Getting to Know Tri-I
Today’s Tri-Institutional M.D.-Ph.D. Program, known as “Tri-I,” grew out of three predecessor programs, starting with the Cornell/Rockefeller Program, founded in 1972. The Cornell/Sloan Kettering Program, founded in 1981, and the Cornell/Cornell Program, founded in 1984, soon followed. All three programs eventually merged in 1991.
The Tri-I program awards the M.D. degree from Weill Cornell Medical College and the Ph.D. degree from Weill Cornell Graduate School of Medical Sciences, The Rockefeller University or Gerstner Sloan Kettering Graduate School. Each year more than 600 students apply for 16-18 positions, which are fully funded from start to finish, in part by the National Institutes of Health Medical Scientist Training Program.

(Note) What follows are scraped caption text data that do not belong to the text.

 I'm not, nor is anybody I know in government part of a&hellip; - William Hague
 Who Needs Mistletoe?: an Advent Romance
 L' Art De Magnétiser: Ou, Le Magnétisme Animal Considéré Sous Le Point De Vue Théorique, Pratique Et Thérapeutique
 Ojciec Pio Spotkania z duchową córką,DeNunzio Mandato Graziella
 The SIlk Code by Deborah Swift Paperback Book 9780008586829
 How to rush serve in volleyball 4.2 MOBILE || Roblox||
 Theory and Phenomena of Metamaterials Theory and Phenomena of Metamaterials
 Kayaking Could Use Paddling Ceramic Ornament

Dr. Hsu calls Tri-I’s pace “grueling.” Students complete their first two years of medical school, then complete their Ph.D. requirements—including the dissertation—before returning to Weill Cornell Medical College to complete their M.D. degrees. “Leaving the highly structured environment of medical school, where you know what you need to do to succeed, to move to the graduate school can be very jarring,” she said. “In the laboratory you are responsible for your own project and must think creatively while learning novel techniques and managing your own time.”

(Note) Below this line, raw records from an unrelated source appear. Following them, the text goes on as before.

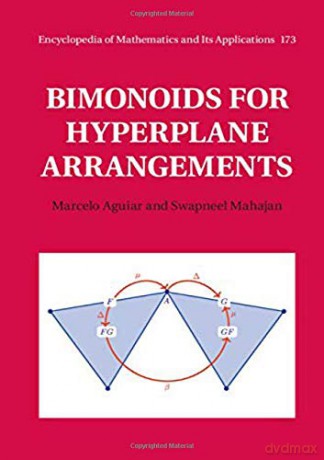 Bimonoids for Hyperplane Arrangements: 173 (Encyclopedia of Mathematics and its Applications, Series Number 173) - Swapneel Mahajan [KSIĄŻKA]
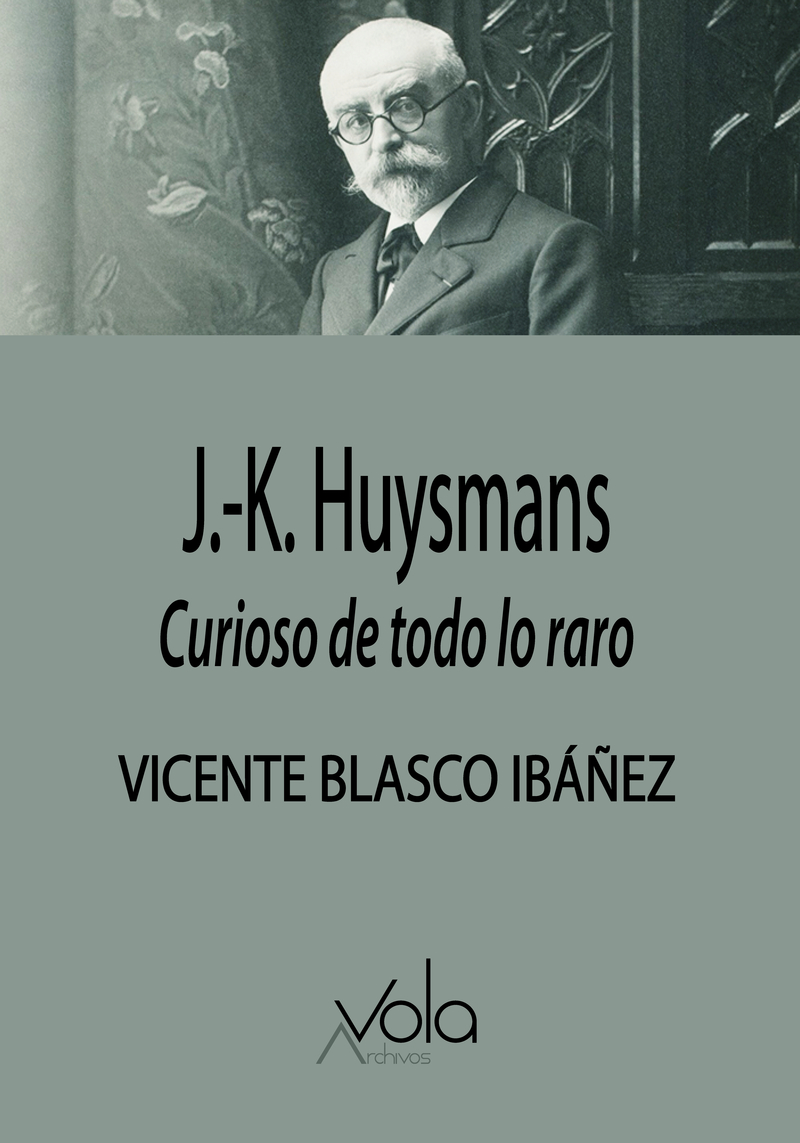 Huysmans: curioso de todo lo raro: portada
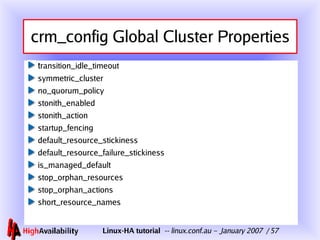 crm_config Global Cluster Properties t ransition_idle_timeout symmetric_cluster no_quorum_policy stonith_enabled stonith_action startup_fencing default_resource_stickiness default_resource_failure_stickiness is_managed_default stop_orphan_resources stop_orphan_actions short_resource_names 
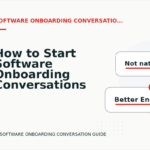 How to Start Software Onboarding Conversations Clearly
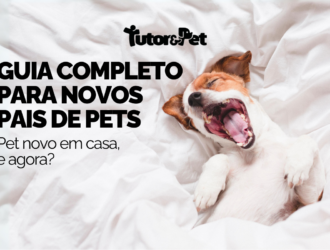 Guia completo para novos pais de pets.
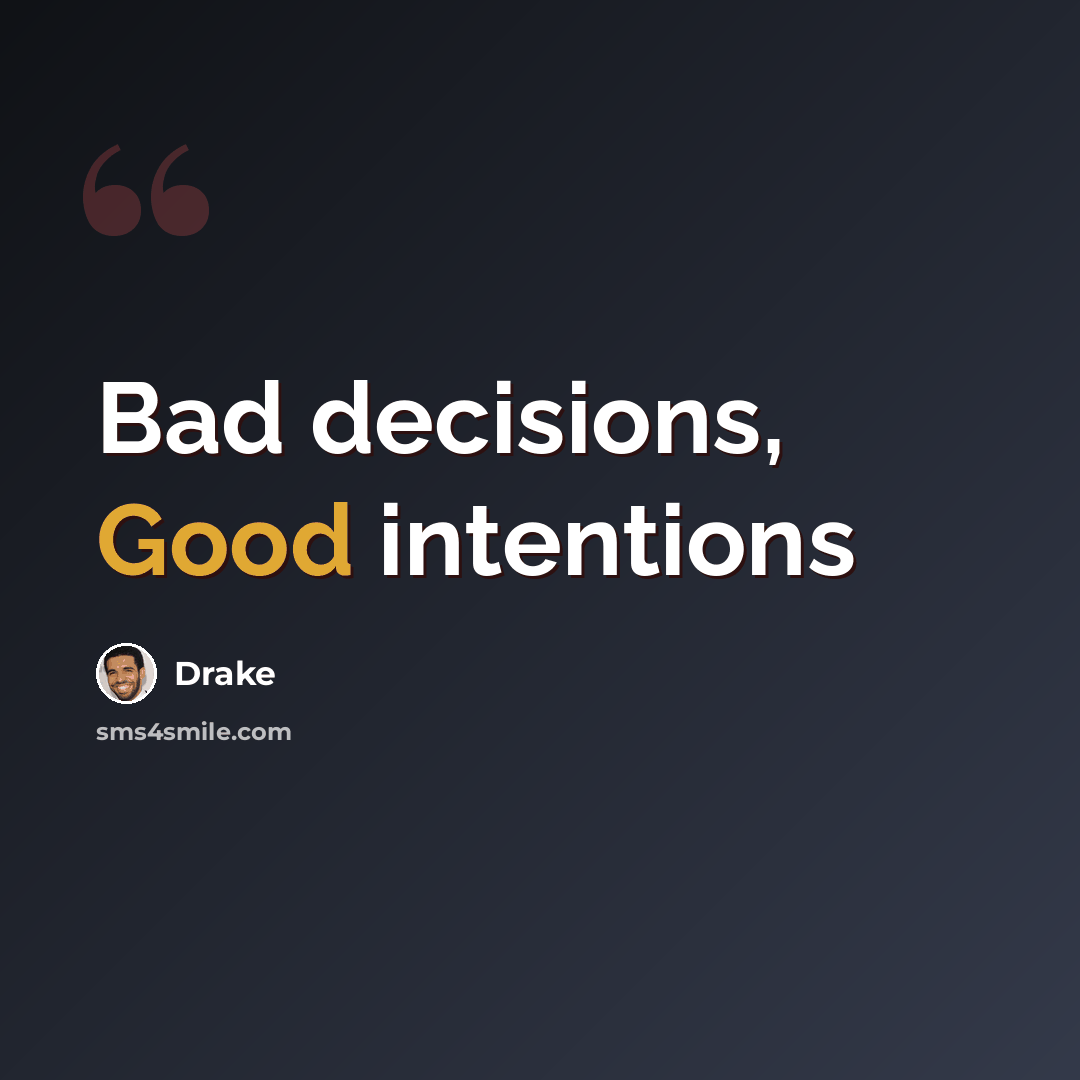“Bad decisions, Good intentions” quote by Drake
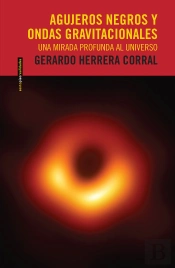 Agujeros Negros Y Ondas Gravitacionales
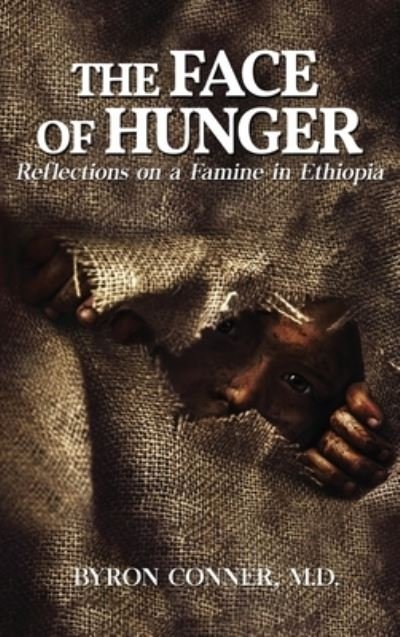 Cover for Byron Conner · The Face of Hunger (Hardcover Book) (2019)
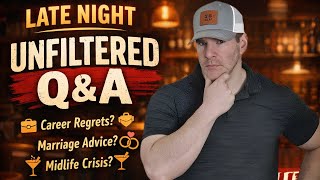 Late Night Unfiltered Q &amp; A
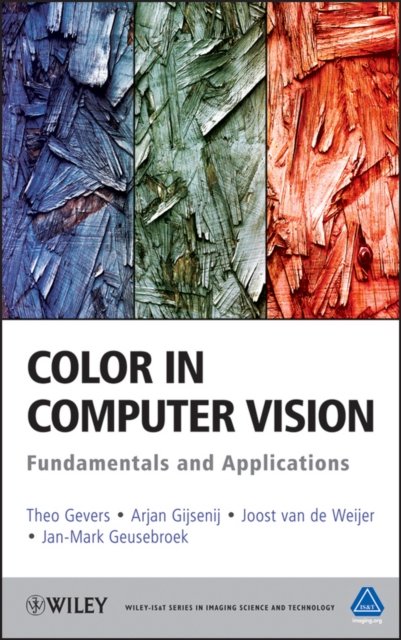 Color in Computer Vision – Fundamentals and Applications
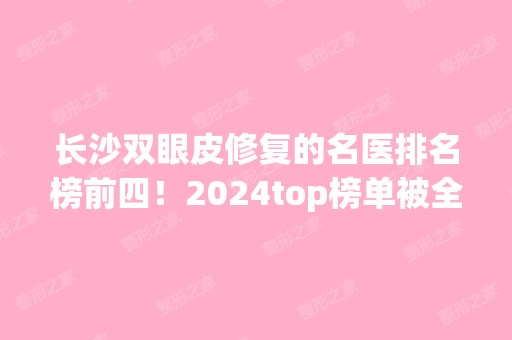 长沙双眼皮修复的名医排名榜前四！2024top榜单被全新人马占据！实力可观！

The transition back to medical school can be equally difficult, Dr. Hsu said. “Finally, once you’ve gotten used to the luxury of using your time as you decide and being able to ask pressing scientific questions and answer them, you go back to the structure and demands of the clinic,” she said. “There's no doubt that the students who come to this program are dedicated but that commitment is tested in many ways throughout the entire program.”
A Culture of Excellence
By any measure, the Tri-I program has created a steady culture of excellence as shown by the fact that 97 percent complete the dual degrees and 98 percent complete at least the Ph.D. Nearly all graduates go on to pursue residency and fellowship training and about 80 percent of the program’s more than 450 alumni currently hold appointments at medical schools, research institutes or in biotech/pharmacology, Dr. Hsu said.
Additionally, the program has received continuous NIH funding since 1974. The program must re-apply for the NIH grant every five years; in both 2013 and 2018 Tri-I received perfect scores during the grant review. (The 2023 re-application has been submitted but the program has not yet received the results.)
Tri-I students are often successful in earning external funding for their research, sometimes even before they arrive on campus. About half of current students have won NIH F30 awards, which support predoctoral training for dual-degree students, or F31-Diversity awards, which support predoctoral candidates from backgrounds underrepresented in health-related research.
Citizens of the World
It’s impossible to describe the Tri-I program without mentioning director emeritus Dr. Olaf Andersen, a faculty member since 1982 who led the program from 1996 to 2021, Dr. Hsu said. “Simply put, he’s made the program what it is today.”
When asked what he’s most proud of about Tri-I, Dr. Andersen didn’t hesitate: “I would say the diversity of the student body and the careers that the graduates chose, those are the two things that most satisfy me,” he said. “And I would say that we have trained students who really care about humanity. They are good citizens of the world.”